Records
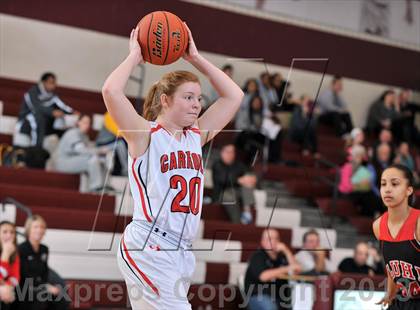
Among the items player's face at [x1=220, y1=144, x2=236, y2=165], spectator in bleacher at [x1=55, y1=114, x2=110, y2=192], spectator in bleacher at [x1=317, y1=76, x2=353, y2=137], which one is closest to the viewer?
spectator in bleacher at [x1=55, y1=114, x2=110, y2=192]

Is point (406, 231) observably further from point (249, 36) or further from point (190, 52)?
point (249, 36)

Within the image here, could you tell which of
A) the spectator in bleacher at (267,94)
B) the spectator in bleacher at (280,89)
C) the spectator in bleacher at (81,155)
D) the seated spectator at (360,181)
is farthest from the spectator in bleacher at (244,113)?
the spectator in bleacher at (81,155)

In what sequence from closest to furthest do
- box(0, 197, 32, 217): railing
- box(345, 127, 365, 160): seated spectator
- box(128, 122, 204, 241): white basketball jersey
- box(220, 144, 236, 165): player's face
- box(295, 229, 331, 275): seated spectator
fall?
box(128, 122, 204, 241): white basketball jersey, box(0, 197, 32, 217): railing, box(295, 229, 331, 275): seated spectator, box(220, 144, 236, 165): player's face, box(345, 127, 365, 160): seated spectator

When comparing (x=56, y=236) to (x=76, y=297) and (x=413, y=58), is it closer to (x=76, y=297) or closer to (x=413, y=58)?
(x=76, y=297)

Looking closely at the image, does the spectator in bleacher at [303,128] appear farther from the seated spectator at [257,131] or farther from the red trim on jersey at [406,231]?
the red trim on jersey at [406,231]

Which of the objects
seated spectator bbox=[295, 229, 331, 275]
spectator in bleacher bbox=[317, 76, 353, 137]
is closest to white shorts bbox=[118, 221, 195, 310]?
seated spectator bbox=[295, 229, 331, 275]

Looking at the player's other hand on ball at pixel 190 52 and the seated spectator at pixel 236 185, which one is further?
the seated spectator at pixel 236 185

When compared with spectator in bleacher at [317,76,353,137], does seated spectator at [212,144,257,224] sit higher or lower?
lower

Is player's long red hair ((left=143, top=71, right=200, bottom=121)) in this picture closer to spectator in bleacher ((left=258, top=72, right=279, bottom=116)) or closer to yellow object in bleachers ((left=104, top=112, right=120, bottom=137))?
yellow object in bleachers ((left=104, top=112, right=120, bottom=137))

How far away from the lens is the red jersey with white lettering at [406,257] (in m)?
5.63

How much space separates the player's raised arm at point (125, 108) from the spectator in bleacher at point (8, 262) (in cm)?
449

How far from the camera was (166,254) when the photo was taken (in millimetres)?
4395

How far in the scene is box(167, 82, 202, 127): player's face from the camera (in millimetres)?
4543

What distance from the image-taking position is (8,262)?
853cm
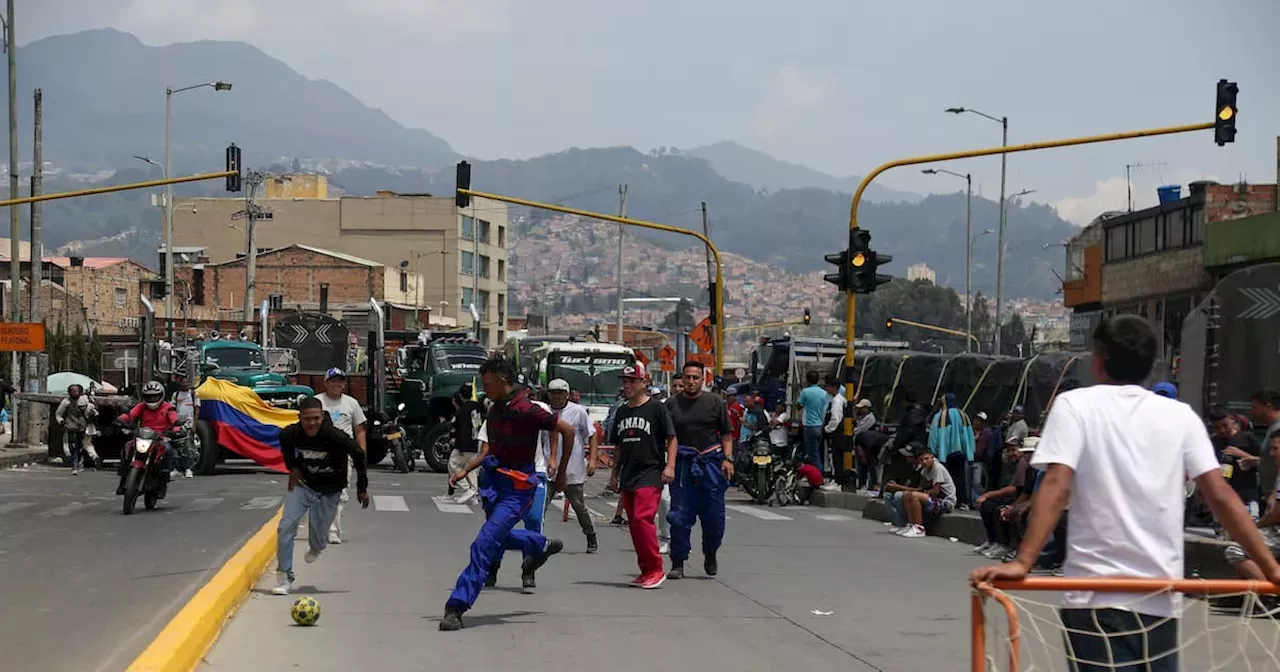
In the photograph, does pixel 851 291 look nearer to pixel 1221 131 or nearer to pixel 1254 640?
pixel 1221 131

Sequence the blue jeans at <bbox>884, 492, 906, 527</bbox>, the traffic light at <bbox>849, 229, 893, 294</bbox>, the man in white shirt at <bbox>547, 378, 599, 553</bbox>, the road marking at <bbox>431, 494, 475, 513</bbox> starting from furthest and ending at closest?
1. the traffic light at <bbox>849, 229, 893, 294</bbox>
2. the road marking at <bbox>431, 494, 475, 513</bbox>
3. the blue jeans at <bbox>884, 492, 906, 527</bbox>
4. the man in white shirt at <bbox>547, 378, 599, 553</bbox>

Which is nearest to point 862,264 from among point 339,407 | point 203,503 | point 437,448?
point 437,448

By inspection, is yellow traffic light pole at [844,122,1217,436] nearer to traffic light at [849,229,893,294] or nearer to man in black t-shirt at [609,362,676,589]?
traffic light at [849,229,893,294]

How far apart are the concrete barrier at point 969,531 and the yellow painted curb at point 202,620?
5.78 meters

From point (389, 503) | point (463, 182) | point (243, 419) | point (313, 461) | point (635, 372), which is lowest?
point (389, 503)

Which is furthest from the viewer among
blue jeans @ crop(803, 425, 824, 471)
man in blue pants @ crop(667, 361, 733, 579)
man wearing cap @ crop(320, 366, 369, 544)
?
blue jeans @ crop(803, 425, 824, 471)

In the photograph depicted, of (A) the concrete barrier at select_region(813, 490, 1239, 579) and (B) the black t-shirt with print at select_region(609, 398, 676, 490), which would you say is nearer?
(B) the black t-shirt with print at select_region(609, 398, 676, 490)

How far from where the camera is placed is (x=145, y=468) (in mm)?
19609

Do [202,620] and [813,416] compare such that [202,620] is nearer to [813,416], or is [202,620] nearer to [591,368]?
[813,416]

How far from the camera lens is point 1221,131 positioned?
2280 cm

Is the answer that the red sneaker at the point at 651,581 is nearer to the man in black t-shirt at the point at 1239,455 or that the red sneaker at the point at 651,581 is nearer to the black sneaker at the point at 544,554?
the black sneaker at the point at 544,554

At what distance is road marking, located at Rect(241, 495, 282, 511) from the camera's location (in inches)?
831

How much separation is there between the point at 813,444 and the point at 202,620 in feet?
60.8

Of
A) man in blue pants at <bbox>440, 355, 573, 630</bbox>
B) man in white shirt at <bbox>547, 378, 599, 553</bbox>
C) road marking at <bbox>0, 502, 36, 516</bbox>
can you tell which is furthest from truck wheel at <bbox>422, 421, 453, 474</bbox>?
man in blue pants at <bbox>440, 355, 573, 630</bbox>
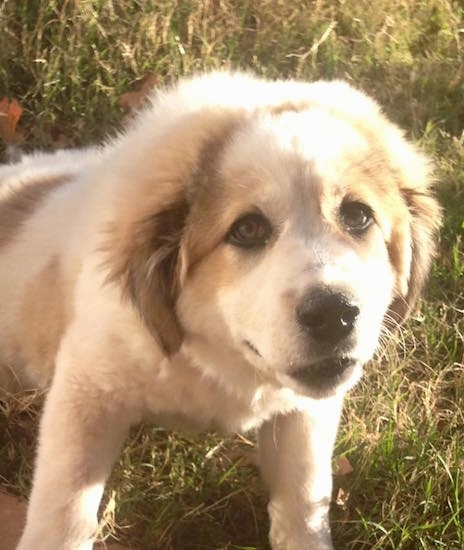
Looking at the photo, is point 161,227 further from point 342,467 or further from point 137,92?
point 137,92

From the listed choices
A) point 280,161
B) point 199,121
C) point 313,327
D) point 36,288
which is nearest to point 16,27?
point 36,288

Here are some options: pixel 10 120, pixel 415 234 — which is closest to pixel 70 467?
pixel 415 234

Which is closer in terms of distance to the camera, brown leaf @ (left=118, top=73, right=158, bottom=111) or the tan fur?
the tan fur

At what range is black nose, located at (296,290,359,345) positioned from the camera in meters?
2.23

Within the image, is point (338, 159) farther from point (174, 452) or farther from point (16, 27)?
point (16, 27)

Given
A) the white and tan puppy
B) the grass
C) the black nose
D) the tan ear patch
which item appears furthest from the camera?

▸ **TO BE DONE**
Repeat the material above in full and exactly, apart from the pictures.

▸ **CORRECT RESULT**
Among the items player's face at [x1=220, y1=144, x2=236, y2=165], spectator in bleacher at [x1=55, y1=114, x2=110, y2=192], spectator in bleacher at [x1=317, y1=76, x2=353, y2=137], which one is closest to the viewer?
spectator in bleacher at [x1=55, y1=114, x2=110, y2=192]

Is point (406, 231) observably further from point (249, 36) or further from point (190, 52)?
point (249, 36)

Within the image here, could you tell which of
A) the spectator in bleacher at (267,94)
B) the spectator in bleacher at (280,89)
C) the spectator in bleacher at (81,155)
D) the seated spectator at (360,181)
is farthest from the spectator in bleacher at (244,113)?
the spectator in bleacher at (81,155)

In what sequence from closest to furthest do
- box(0, 197, 32, 217): railing
- box(345, 127, 365, 160): seated spectator
- box(128, 122, 204, 241): white basketball jersey
- box(220, 144, 236, 165): player's face
- box(295, 229, 331, 275): seated spectator
fall?
box(128, 122, 204, 241): white basketball jersey, box(0, 197, 32, 217): railing, box(295, 229, 331, 275): seated spectator, box(220, 144, 236, 165): player's face, box(345, 127, 365, 160): seated spectator

When comparing (x=56, y=236) to (x=76, y=297) and (x=413, y=58), is it closer to (x=76, y=297) or closer to (x=413, y=58)?
(x=76, y=297)

Looking closely at the image, does the spectator in bleacher at [303,128] appear farther from the seated spectator at [257,131] or farther from the red trim on jersey at [406,231]?
the red trim on jersey at [406,231]

Which of the objects
seated spectator bbox=[295, 229, 331, 275]
spectator in bleacher bbox=[317, 76, 353, 137]
is closest to white shorts bbox=[118, 221, 195, 310]?
seated spectator bbox=[295, 229, 331, 275]

Looking at the player's other hand on ball at pixel 190 52 and the seated spectator at pixel 236 185, which one is further?
the seated spectator at pixel 236 185

When compared with spectator in bleacher at [317,76,353,137], does seated spectator at [212,144,257,224] sit higher or lower?
lower

Is player's long red hair ((left=143, top=71, right=200, bottom=121)) in this picture closer to spectator in bleacher ((left=258, top=72, right=279, bottom=116)) or closer to yellow object in bleachers ((left=104, top=112, right=120, bottom=137))?
yellow object in bleachers ((left=104, top=112, right=120, bottom=137))

How far away from the lens is the red jersey with white lettering at [406,257] (in m)?
5.63

How much space separates the player's raised arm at point (125, 108) from the spectator in bleacher at point (8, 262) (in cm)?
449

How far from the camera was (166,254) when the photo was taken (in millimetres)?
4395

How far in the scene is box(167, 82, 202, 127): player's face from the camera (in millimetres)?
4543

What distance from the image-taking position is (8,262)?
853cm
In the photograph, does pixel 851 291 look nearer to pixel 1221 131 or nearer to pixel 1254 640?
pixel 1221 131

Sequence the blue jeans at <bbox>884, 492, 906, 527</bbox>, the traffic light at <bbox>849, 229, 893, 294</bbox>, the man in white shirt at <bbox>547, 378, 599, 553</bbox>, the road marking at <bbox>431, 494, 475, 513</bbox> starting from furthest and ending at closest?
1. the traffic light at <bbox>849, 229, 893, 294</bbox>
2. the road marking at <bbox>431, 494, 475, 513</bbox>
3. the blue jeans at <bbox>884, 492, 906, 527</bbox>
4. the man in white shirt at <bbox>547, 378, 599, 553</bbox>

Which is nearest to point 862,264 from among point 339,407 | point 203,503 | point 437,448?
point 437,448

By inspection, is yellow traffic light pole at [844,122,1217,436] nearer to traffic light at [849,229,893,294] or nearer to man in black t-shirt at [609,362,676,589]?
traffic light at [849,229,893,294]

How far apart are the concrete barrier at point 969,531 and the yellow painted curb at point 202,620?
5.78 meters

From point (389, 503) | point (463, 182) | point (243, 419) | point (313, 461) | point (635, 372), which is lowest?
point (389, 503)

Which is furthest from the viewer among
blue jeans @ crop(803, 425, 824, 471)
man in blue pants @ crop(667, 361, 733, 579)
man wearing cap @ crop(320, 366, 369, 544)
?
blue jeans @ crop(803, 425, 824, 471)

In the photograph depicted, of (A) the concrete barrier at select_region(813, 490, 1239, 579) and (B) the black t-shirt with print at select_region(609, 398, 676, 490), which would you say is nearer?
(B) the black t-shirt with print at select_region(609, 398, 676, 490)

How far from where the camera is placed is (x=145, y=468) (in mm)?
19609

Do [202,620] and [813,416] compare such that [202,620] is nearer to [813,416], or is [202,620] nearer to [591,368]?
[813,416]

How far from the camera lens is point 1221,131 positioned?
2280 cm

Is the answer that the red sneaker at the point at 651,581 is nearer to the man in black t-shirt at the point at 1239,455 or that the red sneaker at the point at 651,581 is nearer to the black sneaker at the point at 544,554?
the black sneaker at the point at 544,554

At what distance is road marking, located at Rect(241, 495, 282, 511) from the camera's location (in inches)?
831

How much separation is there between the point at 813,444 and the point at 202,620 in feet?
60.8

Of
A) man in blue pants at <bbox>440, 355, 573, 630</bbox>
B) man in white shirt at <bbox>547, 378, 599, 553</bbox>
C) road marking at <bbox>0, 502, 36, 516</bbox>
can you tell which is furthest from truck wheel at <bbox>422, 421, 453, 474</bbox>?
man in blue pants at <bbox>440, 355, 573, 630</bbox>
Looking at the photo, is point 161,227 further from point 342,467 or further from point 137,92?
point 137,92

From the listed choices
A) point 280,161
B) point 199,121
C) point 313,327
D) point 36,288
which is nearest to point 16,27?
point 36,288

Here are some options: pixel 10 120, pixel 415 234 — which is closest to pixel 70 467?
pixel 415 234

Which is closer in terms of distance to the camera, brown leaf @ (left=118, top=73, right=158, bottom=111) or the tan fur?
the tan fur

At what range is black nose, located at (296,290,359,345) positioned from the camera in meters?
2.23

Within the image, is point (338, 159) farther from point (174, 452) or farther from point (16, 27)?
point (16, 27)

Given
A) the white and tan puppy
B) the grass
C) the black nose
D) the tan ear patch
which item appears furthest from the camera?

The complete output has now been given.